Task statement: Pick out every row containing the word "from" and copy each one.

Extracted rows
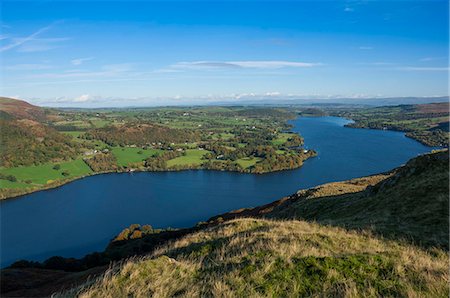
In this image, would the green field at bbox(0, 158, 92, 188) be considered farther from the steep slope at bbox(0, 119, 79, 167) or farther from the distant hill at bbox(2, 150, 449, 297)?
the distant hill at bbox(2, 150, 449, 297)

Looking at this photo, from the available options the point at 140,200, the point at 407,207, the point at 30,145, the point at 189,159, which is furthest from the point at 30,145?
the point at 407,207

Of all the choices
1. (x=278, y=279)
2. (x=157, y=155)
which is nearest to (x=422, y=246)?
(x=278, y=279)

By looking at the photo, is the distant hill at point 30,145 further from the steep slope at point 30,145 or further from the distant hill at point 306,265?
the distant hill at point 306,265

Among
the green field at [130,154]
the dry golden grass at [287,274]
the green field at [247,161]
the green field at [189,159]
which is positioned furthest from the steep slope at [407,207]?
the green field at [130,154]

==

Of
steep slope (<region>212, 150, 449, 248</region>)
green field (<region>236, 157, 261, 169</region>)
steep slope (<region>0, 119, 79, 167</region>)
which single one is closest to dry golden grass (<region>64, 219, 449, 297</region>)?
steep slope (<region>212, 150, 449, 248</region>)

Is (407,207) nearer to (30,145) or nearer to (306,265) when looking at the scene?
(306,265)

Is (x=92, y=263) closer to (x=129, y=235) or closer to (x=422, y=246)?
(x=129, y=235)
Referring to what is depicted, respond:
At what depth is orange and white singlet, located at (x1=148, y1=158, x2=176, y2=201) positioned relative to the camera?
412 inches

Task response:
In this image, would the green field at bbox(0, 158, 92, 188) be considered farther from the steep slope at bbox(0, 119, 79, 167) or farther from the distant hill at bbox(2, 150, 449, 297)?
Looking at this photo, from the available options the point at 140,200, the point at 407,207, the point at 30,145, the point at 189,159, which is furthest from the point at 30,145?
By looking at the photo, is the distant hill at point 30,145 further from the steep slope at point 30,145 or further from the distant hill at point 306,265?
which is positioned furthest from the steep slope at [407,207]?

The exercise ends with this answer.